WORK REQUEST A: In the passage on animal agriculture, what is the title of the report by the Food and Agricultural Organization?
WORK REQUEST B: Extend the passage on animal agriculture and diet, picking up after its final sentence.

PROVIDED PASSAGE:
First of all, animal agriculture disastrously effects the environment. A just released 400 page report by the Food and Agricultural Organization, entitled Livestock's Long Shadow explains that "livestock are responsible for 18 percent of the greenhouse gases that cause global warming: more than cars, planes and all other forms of transport put together." The fuel it takes to produce the fertilizer and feed, and then to transport the animals to slaughter and distribution produces 9 percent of all the emissions of carbon dioxide (the most common greenhouse gas). In addition, the methane emitted by the cows makes up more than one third of the overall methane which warms the world 20 times faster than carbon dioxide. And to top it all off, nearly half of our precious water supply goes to these factory farms even as they dump their waste into our rivers and lakes.

Livestock (which includes chickens and turkeys) also produces ammonia which causes acid rain. And of course all the pesticides, hormones, and the vast array of medicines used to treat these animals wind up polluting not only the meat and dairy consumer's body, but also the water we drink and the ocean that is becoming deader by the day. And lest you think "free-range" is the solution, keep in mind that ranching is "the major driver of deforestation." Yikes.

Then there is the argument for health. Cornell University's Dr. T. Colin Campbell, who is the former Senior Science Advisor to the American Institute for Cancer Research, says "The vast majority of all cancers, cardiovascular diseases, and other forms of degenerative illness can be prevented simply by adopting a plant-based diet. Apparently, there is something naturally occurring in animal flesh which inflames the body and turns on cancer. Organic or not, according to Dr. Campbell, it's in the animal protein (dairy included). Read The China Study for more information; it is eye-opening in its scope of research and discovery.

Saved entries
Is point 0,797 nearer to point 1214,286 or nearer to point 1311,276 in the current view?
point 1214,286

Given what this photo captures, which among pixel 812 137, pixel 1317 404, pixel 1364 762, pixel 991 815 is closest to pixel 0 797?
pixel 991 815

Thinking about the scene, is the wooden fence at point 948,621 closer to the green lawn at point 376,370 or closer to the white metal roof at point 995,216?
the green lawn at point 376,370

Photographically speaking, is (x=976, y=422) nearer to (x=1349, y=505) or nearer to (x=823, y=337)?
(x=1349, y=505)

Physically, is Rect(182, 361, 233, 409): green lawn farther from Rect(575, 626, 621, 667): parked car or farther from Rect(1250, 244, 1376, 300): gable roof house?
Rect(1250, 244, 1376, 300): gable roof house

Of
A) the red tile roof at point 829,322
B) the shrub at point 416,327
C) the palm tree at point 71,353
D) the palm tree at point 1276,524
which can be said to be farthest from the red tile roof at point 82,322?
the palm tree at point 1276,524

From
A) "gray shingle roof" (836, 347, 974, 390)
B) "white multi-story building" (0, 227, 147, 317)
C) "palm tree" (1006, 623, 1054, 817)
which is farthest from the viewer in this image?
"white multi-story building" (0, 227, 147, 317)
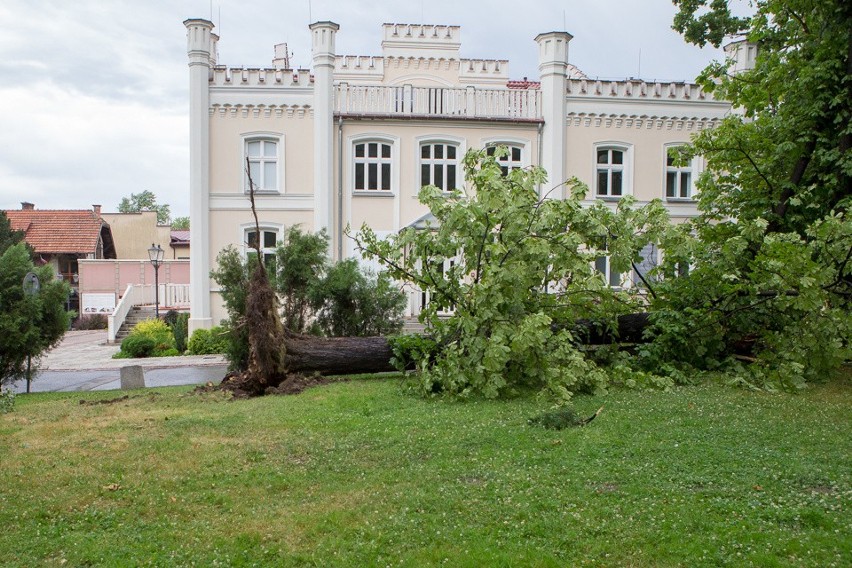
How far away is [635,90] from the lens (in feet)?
89.2

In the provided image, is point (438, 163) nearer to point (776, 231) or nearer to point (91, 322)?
point (776, 231)

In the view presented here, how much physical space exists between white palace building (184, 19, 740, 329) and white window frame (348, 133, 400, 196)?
0.04 meters

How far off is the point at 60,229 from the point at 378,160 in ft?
106

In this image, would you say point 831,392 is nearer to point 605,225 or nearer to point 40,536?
point 605,225

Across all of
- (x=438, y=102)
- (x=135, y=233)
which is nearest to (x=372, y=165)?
(x=438, y=102)

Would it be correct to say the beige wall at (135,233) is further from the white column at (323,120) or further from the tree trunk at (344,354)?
the tree trunk at (344,354)

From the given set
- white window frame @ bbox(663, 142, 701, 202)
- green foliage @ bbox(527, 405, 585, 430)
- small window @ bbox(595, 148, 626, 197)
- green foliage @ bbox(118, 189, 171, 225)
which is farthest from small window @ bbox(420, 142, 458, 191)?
green foliage @ bbox(118, 189, 171, 225)

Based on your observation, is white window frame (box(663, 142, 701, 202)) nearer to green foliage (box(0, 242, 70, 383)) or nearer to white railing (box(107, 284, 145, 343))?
green foliage (box(0, 242, 70, 383))

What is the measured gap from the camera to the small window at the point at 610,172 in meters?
27.4

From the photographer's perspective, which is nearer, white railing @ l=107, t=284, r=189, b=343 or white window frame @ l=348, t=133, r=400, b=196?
white window frame @ l=348, t=133, r=400, b=196

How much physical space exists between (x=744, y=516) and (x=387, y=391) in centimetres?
666

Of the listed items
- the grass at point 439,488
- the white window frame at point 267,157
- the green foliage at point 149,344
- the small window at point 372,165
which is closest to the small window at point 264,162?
the white window frame at point 267,157

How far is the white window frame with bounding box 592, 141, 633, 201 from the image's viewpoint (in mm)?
27188

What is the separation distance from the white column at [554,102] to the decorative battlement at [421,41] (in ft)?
23.5
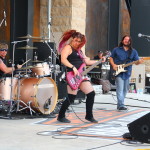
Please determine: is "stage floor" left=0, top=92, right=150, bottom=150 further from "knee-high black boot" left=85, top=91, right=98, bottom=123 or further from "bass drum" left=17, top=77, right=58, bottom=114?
"bass drum" left=17, top=77, right=58, bottom=114

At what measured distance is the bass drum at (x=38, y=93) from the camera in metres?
9.37

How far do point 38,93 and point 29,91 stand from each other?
0.20 m

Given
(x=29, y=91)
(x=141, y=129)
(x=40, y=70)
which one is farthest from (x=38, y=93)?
(x=141, y=129)

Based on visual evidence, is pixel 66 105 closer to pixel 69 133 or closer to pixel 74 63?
pixel 74 63

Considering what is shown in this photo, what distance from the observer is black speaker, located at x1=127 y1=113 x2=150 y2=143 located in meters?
6.45

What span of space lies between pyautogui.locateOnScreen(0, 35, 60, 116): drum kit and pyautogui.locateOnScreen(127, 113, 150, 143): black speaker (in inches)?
126

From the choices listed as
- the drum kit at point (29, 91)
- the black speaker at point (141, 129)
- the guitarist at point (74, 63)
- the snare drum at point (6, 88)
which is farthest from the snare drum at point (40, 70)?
the black speaker at point (141, 129)

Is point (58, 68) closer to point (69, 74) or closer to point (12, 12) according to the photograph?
point (69, 74)

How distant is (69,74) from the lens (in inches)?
331

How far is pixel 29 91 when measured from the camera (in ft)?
30.8

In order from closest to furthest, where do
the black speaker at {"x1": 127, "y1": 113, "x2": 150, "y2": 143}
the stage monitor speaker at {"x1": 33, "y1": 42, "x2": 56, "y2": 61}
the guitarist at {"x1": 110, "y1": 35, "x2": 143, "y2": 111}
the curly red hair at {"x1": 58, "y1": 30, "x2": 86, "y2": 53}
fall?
the black speaker at {"x1": 127, "y1": 113, "x2": 150, "y2": 143}, the curly red hair at {"x1": 58, "y1": 30, "x2": 86, "y2": 53}, the guitarist at {"x1": 110, "y1": 35, "x2": 143, "y2": 111}, the stage monitor speaker at {"x1": 33, "y1": 42, "x2": 56, "y2": 61}

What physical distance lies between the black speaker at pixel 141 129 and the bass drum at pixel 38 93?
3.19m

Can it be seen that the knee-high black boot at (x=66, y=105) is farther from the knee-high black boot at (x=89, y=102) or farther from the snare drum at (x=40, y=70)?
the snare drum at (x=40, y=70)

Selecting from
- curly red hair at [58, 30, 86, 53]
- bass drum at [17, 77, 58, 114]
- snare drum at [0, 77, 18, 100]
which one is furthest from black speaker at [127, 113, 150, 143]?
snare drum at [0, 77, 18, 100]
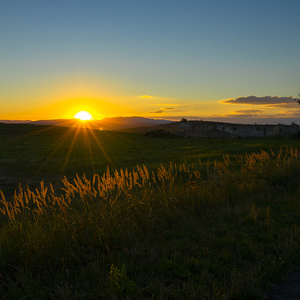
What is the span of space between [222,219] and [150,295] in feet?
10.6

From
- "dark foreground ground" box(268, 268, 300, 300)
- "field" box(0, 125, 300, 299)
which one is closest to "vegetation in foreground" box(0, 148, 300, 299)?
"field" box(0, 125, 300, 299)

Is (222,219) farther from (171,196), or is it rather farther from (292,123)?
(292,123)

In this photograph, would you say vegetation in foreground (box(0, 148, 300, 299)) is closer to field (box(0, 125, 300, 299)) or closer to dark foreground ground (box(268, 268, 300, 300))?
field (box(0, 125, 300, 299))

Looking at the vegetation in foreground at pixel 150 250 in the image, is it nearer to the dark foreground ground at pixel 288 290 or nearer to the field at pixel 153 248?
the field at pixel 153 248

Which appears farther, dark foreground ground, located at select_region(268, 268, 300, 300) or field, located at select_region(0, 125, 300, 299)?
field, located at select_region(0, 125, 300, 299)

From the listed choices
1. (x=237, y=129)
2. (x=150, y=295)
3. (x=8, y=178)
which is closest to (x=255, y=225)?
(x=150, y=295)

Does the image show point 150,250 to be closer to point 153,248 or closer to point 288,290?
point 153,248

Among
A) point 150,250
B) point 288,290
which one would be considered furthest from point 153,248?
point 288,290

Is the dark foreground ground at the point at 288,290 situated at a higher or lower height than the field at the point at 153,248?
lower

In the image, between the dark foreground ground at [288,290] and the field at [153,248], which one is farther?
the field at [153,248]

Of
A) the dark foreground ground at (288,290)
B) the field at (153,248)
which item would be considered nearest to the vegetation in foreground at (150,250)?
the field at (153,248)

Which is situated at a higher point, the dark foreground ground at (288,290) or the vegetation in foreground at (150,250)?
the vegetation in foreground at (150,250)

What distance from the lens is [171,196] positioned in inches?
291

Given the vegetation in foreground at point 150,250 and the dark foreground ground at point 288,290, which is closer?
the dark foreground ground at point 288,290
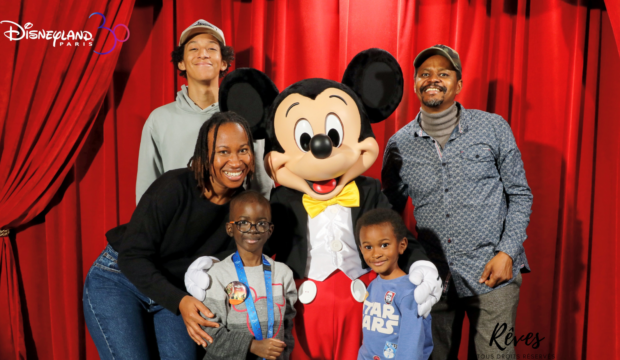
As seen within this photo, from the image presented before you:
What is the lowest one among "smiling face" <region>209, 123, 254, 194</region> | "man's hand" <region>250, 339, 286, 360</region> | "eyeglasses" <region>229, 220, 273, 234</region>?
"man's hand" <region>250, 339, 286, 360</region>

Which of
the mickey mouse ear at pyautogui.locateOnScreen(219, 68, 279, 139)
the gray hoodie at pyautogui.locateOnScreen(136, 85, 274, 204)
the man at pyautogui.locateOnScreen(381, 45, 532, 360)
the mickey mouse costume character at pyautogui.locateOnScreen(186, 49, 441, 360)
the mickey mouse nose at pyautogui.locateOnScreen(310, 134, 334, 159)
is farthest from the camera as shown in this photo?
the gray hoodie at pyautogui.locateOnScreen(136, 85, 274, 204)

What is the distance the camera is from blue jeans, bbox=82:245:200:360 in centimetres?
180

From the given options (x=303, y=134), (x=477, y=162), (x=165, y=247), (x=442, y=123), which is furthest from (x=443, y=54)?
(x=165, y=247)

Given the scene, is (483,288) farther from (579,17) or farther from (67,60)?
(67,60)

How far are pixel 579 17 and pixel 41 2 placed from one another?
3.24m

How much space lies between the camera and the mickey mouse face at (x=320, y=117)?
1.85 m

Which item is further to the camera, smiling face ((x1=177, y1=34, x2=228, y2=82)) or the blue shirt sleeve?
smiling face ((x1=177, y1=34, x2=228, y2=82))

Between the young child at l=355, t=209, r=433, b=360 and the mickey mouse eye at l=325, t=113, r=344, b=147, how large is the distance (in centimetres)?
32

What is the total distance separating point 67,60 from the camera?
8.89ft

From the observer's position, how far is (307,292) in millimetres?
1855

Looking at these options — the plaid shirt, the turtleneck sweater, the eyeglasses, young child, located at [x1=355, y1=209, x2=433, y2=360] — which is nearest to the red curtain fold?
the plaid shirt

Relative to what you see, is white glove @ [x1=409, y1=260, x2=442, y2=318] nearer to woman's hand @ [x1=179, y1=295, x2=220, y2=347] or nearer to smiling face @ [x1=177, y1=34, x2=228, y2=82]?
woman's hand @ [x1=179, y1=295, x2=220, y2=347]

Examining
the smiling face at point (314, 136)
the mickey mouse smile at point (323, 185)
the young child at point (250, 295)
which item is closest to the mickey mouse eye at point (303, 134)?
the smiling face at point (314, 136)

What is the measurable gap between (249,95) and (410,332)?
1.19 meters
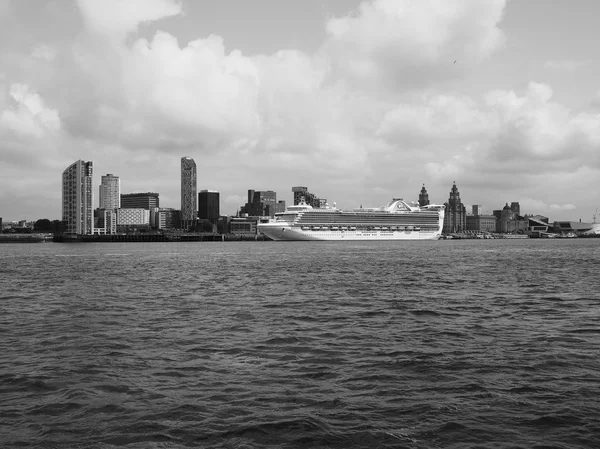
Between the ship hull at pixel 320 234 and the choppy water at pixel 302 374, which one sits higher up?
the ship hull at pixel 320 234

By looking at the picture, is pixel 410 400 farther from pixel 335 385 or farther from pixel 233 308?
pixel 233 308

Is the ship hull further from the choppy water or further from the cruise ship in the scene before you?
the choppy water

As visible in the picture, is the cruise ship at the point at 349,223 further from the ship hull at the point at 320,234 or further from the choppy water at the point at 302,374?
the choppy water at the point at 302,374

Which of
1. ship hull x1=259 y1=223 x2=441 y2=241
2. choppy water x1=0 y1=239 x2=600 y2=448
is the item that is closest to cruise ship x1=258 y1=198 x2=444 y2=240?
ship hull x1=259 y1=223 x2=441 y2=241

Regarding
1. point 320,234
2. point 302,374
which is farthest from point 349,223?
point 302,374

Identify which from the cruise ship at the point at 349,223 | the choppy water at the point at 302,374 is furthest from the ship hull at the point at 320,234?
the choppy water at the point at 302,374

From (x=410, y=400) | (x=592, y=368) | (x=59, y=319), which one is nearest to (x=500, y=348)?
(x=592, y=368)

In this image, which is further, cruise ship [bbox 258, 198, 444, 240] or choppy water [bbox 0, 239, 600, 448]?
cruise ship [bbox 258, 198, 444, 240]
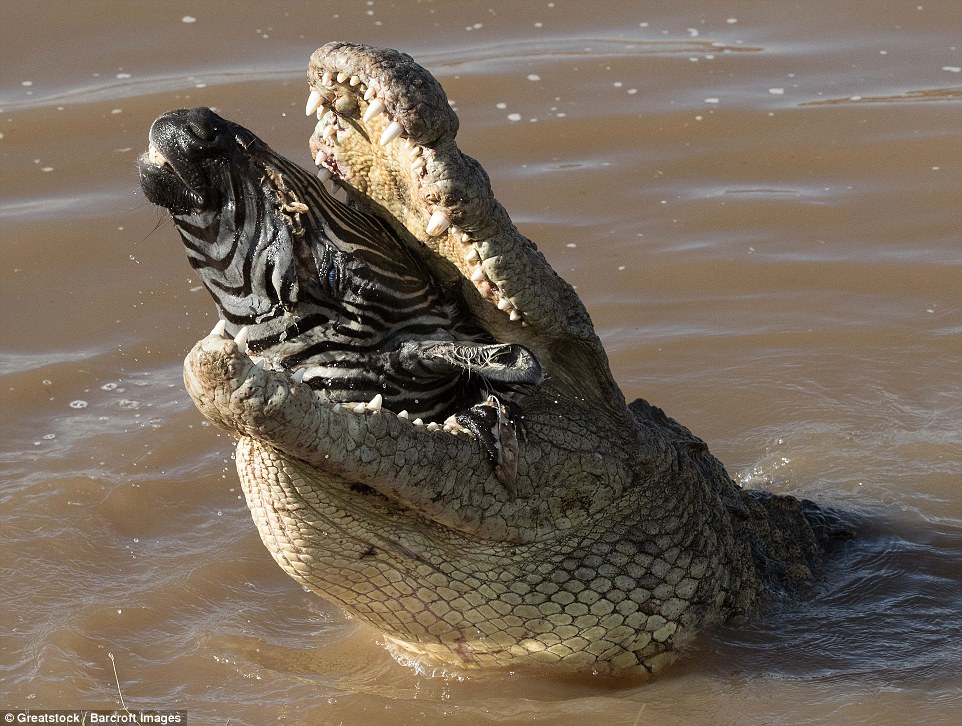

WRITTEN ANSWER A: Livestock's Long Shadow

WRITTEN ANSWER B:
Finally, and most important to me, is that what happens to animals on the way to becoming our meal is so shockingly inhumane that it cannot be good for our soul to partake. Whether chicken, lamb, cow, or pig, these animals are raised in conditions that would likely horrify you if you saw it up close (if you still eat meat, please check out Alec Baldwin's video at www.meat.org) . There is a reason that these factory farms and slaughterhouses (processing centers) are behind locked gates without public access. The animals are packed so tightly that they can hardly move; millions every year are driven crazy by their inability to turn around or even lie down. They are often boiled, scalded, dismembered, and skinned while still alive just so that production needs can be met. Their beaks are cut off, tails "docked," and toes/claws removed - all without anesthesia - so that their desperate attempts at escape or survival are foiled. In one year, there is a 100 percent turnover of laborers in these animal factories; if the people who work there can't even bear to stay there for more than a year, why in the world would anyone want to eat the product of what happens in one of these hellish places? If you're eating meat, you're supporting abuses that would warrant felony cruelty to animals charges if chickens and other farmed animals were protected by the same laws that protect dogs and cats.

So when I sit down to a delicious meal of braised tofu and grilled vegetables, I feel good. I feel like I'm doing my part for the environment. I'm nourishing and protecting my body. And I'm not participating in the rampant cruelty towards animals that takes place at every second of every day.